A fines de
La clase de Batis en Filosofía y Letras era a las 3 de la tarde, una hora definitivamente más propicia para hacer la digestión que para andar platicando acerca de escritores como Carlos Prieto o Sergio Fernández. Además, un grupo selecto íbamos los sábados a casa de Batis, en Tlalpan, a hablar de literatura, a que nos leyera algunos textos y a sentirnos importantes. De los que íbamos al curso, en Tlalpan recalábamos, además de Hermann y yo, Marcelo Uribe, Coral Bracho, Adolfo Castañón, Luis Chumacero y Bernardo Ruiz. También iban otros cuates más grandes, entre quienes recuerdo con afecto al Pollo Alberto Ruy Sánchez, cuatrocientista del equipo de atletismo del Patria, y a su novia Margarita de Orellana, mexicana de origen cubano, a quien recordaba como la única niña grande e inteligente en las fiestas infantiles de la familia ampliada.
Había algunas discusiones fuertes en aquel grupo, como la que tuve con Castañón en defensa de El Principio del Placer, de José Emilio Pacheco, que a él le parecía aborrecible. Aquello eran ecos o barruntos del debate histórico de una amplia generación de escritores de México, el que se dio entre los pinchepiedreros (aquellos que, siguiendo el ejemplo de Sabines, se tropezaban con una piedra y decían “pinche piedra”) y los exquisitos (y me vienen a la mente los poemas de Coral Bracho, filigranas para describir el ámbar).
Pero lo memorable de aquel curso fue que Batis nos instó a un despropósito: escribir nuestra autobiografía. Pidió 80 cuartillas. Yo me tardé apenas una febril semana en hacer la mía. Le puse por título “Traicionando al destino” y una frase provocadora de Frank Zappa como epígrafe. Estaba entretenida y se leía muy bien, de corridito, pero era muy superficial y todavía más presumida que estos biopics.

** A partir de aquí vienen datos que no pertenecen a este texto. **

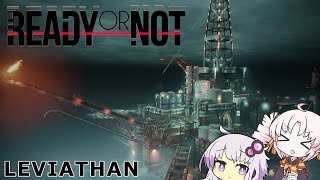 【Ready or Not】ソロでS取得を頑張る VOICEROID実況 Part.23【LEVIATHAN】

Yo quería expresar que había traicionado el destino de clase, y no sería un pequeño burgués, sino un luchador social. Batis dijo que efectivamente estaba traicionando a mi destino, que eran las letras, a cambio de un espejismo revolucionario. Quizá tenía razón y lo traicioné. De alguna manera el epígrafe de Zappa (“Do you think that I creep in the night/ and sleep in a phone-booth?”) no me expresaba a mí, sino a mi incumplido deseo juvenil de asustar a los bienpensantes.
Del taller surgió un subproducto. Una ocasión en su casa de Tlalpan, Batis leyó un cuento extraño y portentoso del escritor chileno Juan Emar. “El Unicornio”. A mí se me ocurrió hacerle un seguimiento. Salieron 44 cuartillas desiguales, pero con algunos pasajes que todavía me gustan.